(Source data)

▽

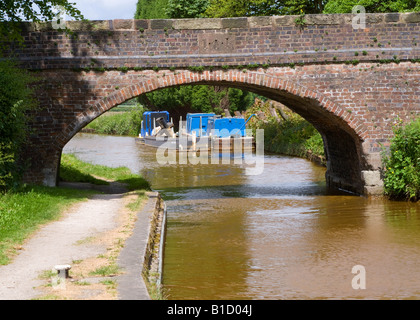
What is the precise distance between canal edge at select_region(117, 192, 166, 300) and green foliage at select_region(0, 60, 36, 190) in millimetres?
2694

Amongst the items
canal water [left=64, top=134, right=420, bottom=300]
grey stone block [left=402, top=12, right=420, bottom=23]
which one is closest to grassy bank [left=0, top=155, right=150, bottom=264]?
canal water [left=64, top=134, right=420, bottom=300]

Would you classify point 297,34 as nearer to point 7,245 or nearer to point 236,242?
point 236,242

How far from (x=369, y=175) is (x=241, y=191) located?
3868 millimetres

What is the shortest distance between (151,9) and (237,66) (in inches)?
1377

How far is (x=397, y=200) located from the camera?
583 inches

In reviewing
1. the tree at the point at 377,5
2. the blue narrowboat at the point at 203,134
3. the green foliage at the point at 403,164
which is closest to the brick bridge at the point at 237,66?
the green foliage at the point at 403,164

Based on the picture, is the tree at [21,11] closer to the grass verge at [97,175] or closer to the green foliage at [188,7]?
the grass verge at [97,175]

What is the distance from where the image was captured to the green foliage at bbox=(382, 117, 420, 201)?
46.0ft

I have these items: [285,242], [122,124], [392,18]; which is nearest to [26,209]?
[285,242]

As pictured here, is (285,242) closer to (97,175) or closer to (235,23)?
(235,23)

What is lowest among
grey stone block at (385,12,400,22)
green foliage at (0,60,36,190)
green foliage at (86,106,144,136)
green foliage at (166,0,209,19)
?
green foliage at (86,106,144,136)

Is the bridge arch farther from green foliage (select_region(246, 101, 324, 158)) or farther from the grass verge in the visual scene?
green foliage (select_region(246, 101, 324, 158))

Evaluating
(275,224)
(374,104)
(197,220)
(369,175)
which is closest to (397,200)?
(369,175)

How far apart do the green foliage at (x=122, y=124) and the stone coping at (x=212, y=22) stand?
31.5m
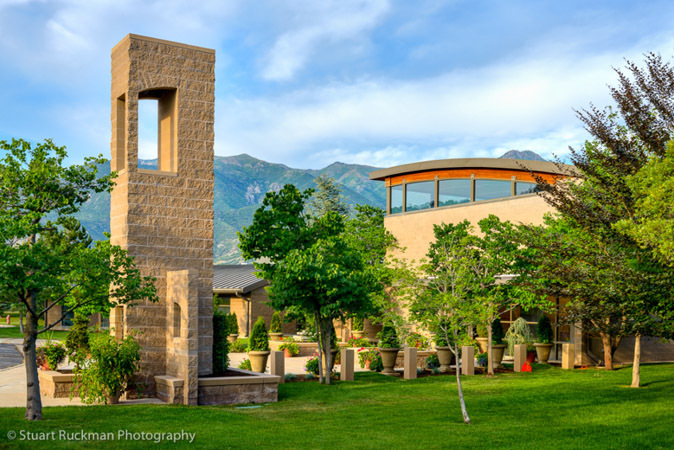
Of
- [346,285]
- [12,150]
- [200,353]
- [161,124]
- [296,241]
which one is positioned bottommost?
[200,353]

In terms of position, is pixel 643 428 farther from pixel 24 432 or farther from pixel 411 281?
pixel 24 432

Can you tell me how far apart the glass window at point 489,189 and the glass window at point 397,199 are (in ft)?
14.8

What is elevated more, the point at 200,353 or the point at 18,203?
the point at 18,203

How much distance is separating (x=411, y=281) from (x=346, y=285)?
9.24 ft

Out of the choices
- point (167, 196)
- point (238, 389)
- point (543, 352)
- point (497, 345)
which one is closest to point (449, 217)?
point (543, 352)

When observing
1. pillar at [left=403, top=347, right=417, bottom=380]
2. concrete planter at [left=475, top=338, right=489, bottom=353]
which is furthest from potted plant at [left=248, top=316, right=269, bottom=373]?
concrete planter at [left=475, top=338, right=489, bottom=353]

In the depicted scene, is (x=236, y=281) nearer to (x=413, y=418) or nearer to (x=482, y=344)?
(x=482, y=344)

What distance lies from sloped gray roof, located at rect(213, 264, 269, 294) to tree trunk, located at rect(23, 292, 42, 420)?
78.1ft

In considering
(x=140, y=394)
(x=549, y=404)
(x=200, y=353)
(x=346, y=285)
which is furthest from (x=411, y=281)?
(x=140, y=394)

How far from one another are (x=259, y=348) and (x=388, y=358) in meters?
4.58

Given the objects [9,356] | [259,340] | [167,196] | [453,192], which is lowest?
[9,356]

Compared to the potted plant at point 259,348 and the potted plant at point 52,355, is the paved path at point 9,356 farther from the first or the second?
the potted plant at point 259,348

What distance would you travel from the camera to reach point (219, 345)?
17531 millimetres

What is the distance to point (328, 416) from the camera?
1455 cm
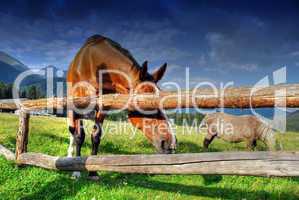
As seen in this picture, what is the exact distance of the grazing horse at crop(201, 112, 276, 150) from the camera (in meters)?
15.2

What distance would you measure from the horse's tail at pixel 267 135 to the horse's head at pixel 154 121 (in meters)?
9.70

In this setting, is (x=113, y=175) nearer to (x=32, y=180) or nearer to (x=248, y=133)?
(x=32, y=180)

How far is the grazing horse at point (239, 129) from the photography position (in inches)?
599

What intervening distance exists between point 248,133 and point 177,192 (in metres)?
9.24

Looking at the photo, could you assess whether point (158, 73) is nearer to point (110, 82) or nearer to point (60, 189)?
point (110, 82)

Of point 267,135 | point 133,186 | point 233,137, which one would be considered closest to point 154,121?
point 133,186

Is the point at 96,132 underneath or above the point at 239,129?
above

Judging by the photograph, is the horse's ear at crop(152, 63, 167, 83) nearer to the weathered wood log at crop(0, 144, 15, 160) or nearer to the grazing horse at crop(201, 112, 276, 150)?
the weathered wood log at crop(0, 144, 15, 160)

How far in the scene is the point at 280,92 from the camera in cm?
419

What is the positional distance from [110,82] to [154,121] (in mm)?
2245

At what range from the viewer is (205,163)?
466cm

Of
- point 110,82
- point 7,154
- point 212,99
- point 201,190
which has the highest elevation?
point 110,82

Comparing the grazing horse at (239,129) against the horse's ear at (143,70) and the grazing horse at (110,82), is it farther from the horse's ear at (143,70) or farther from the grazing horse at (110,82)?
the horse's ear at (143,70)

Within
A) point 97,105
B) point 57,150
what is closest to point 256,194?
point 97,105
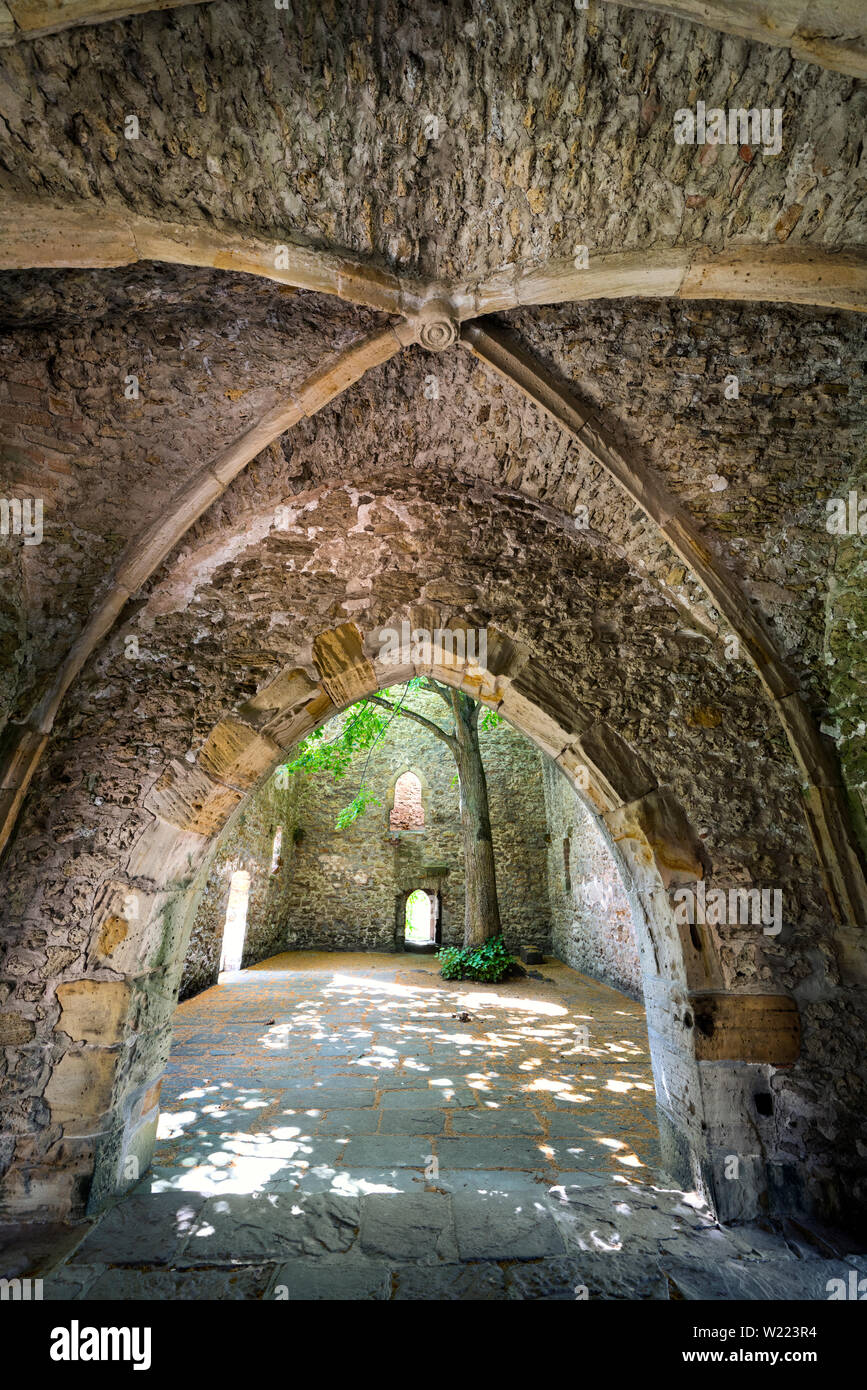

△

- [What is required] Select every line in the data above that contains the word "grazing", matching case exactly.

- [Task solution]
As seen in this picture, what is the exact distance of the grazing horse at crop(201, 112, 276, 150) from the camera (in meters)?
How far is the grazing horse at point (239, 129) from the photography position (in inches)?
Judging by the photograph, is the horse's ear at crop(152, 63, 167, 83) nearer to the weathered wood log at crop(0, 144, 15, 160) or nearer to the grazing horse at crop(201, 112, 276, 150)?
Comparing the grazing horse at (239,129) against the horse's ear at (143,70) and the grazing horse at (110,82), is it farther from the horse's ear at (143,70) or farther from the grazing horse at (110,82)?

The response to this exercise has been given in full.